Brief descriptive captions
----------
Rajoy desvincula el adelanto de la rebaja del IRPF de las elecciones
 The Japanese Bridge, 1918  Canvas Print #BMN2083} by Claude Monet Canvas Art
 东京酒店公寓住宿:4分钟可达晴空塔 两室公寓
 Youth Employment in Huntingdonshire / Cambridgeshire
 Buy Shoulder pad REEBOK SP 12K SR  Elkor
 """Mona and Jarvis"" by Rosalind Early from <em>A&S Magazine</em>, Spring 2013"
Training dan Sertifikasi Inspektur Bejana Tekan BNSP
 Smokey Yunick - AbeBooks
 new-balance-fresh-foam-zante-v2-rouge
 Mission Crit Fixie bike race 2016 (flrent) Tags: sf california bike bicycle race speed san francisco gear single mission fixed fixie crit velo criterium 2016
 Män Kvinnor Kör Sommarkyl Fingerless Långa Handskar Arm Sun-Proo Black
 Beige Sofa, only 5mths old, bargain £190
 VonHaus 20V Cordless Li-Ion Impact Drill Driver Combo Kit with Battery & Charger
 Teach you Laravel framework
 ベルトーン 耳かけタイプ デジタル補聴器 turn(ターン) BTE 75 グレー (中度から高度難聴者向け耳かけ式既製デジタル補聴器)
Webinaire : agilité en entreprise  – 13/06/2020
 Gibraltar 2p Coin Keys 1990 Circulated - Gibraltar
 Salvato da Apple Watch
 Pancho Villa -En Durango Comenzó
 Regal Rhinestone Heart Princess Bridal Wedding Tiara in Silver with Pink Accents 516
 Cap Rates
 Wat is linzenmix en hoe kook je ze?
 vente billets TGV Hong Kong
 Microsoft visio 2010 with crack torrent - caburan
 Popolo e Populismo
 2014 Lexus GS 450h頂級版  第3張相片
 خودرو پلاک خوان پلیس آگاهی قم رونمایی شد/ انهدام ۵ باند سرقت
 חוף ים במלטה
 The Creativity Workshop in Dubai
----------
*INSTRUCTIONS TO FOLLOW:* Please return the span of lines above that opens with the one containing "ベルトーン 耳かけタイプ デジタル補聴器" and closes with the final line, both included, exactly as written and nothing more.

*ANSWER TO THE PROBLEM:*
 ベルトーン 耳かけタイプ デジタル補聴器 turn(ターン) BTE 75 グレー (中度から高度難聴者向け耳かけ式既製デジタル補聴器)
Webinaire : agilité en entreprise  – 13/06/2020
 Gibraltar 2p Coin Keys 1990 Circulated - Gibraltar
 Salvato da Apple Watch
 Pancho Villa -En Durango Comenzó
 Regal Rhinestone Heart Princess Bridal Wedding Tiara in Silver with Pink Accents 516
 Cap Rates
 Wat is linzenmix en hoe kook je ze?
 vente billets TGV Hong Kong
 Microsoft visio 2010 with crack torrent - caburan
 Popolo e Populismo
 2014 Lexus GS 450h頂級版  第3張相片
 خودرو پلاک خوان پلیس آگاهی قم رونمایی شد/ انهدام ۵ باند سرقت
 חוף ים במלטה
 The Creativity Workshop in Dubai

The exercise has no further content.